Show every line of the listing below that contains the word "cabinet".

======== RECORDS FOR PROCESSING

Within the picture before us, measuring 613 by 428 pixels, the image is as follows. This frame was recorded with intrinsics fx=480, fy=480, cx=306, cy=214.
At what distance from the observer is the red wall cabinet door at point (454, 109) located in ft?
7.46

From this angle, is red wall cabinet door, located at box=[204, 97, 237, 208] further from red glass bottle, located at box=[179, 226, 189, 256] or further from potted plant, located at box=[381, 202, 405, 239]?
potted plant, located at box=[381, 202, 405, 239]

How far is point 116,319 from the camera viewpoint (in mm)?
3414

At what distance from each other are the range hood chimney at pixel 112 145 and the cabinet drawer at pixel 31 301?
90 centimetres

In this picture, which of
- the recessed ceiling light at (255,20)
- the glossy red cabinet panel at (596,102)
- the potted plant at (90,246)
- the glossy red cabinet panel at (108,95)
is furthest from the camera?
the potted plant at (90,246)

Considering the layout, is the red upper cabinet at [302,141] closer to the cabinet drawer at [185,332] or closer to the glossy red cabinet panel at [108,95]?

================
======== RECORDS FOR PROCESSING

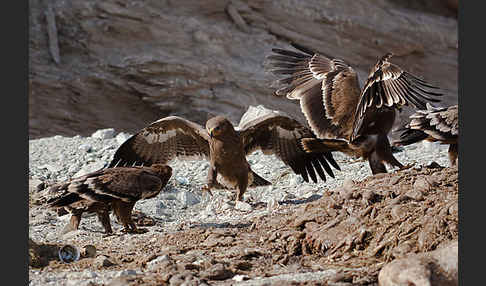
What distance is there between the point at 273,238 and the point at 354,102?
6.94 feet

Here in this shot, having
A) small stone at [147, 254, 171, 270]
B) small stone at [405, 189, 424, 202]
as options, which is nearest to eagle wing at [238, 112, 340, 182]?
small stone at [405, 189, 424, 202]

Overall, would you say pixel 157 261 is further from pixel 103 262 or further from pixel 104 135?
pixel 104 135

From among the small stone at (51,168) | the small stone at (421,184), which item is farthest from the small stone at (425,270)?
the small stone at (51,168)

================

== SOLUTION BELOW ==
At what distance from the observer is the red wall cabinet door at point (454, 109) located in ft?
From this angle, is red wall cabinet door, located at box=[204, 97, 237, 208] further from red glass bottle, located at box=[179, 226, 189, 256] or further from potted plant, located at box=[381, 202, 405, 239]?
At what distance from each other are the range hood chimney at pixel 112 145 and the cabinet drawer at pixel 31 301?
- the glossy red cabinet panel at (596,102)
- the glossy red cabinet panel at (108,95)
Considering the layout, is the red upper cabinet at [302,141] closer to the cabinet drawer at [185,332] or closer to the glossy red cabinet panel at [108,95]?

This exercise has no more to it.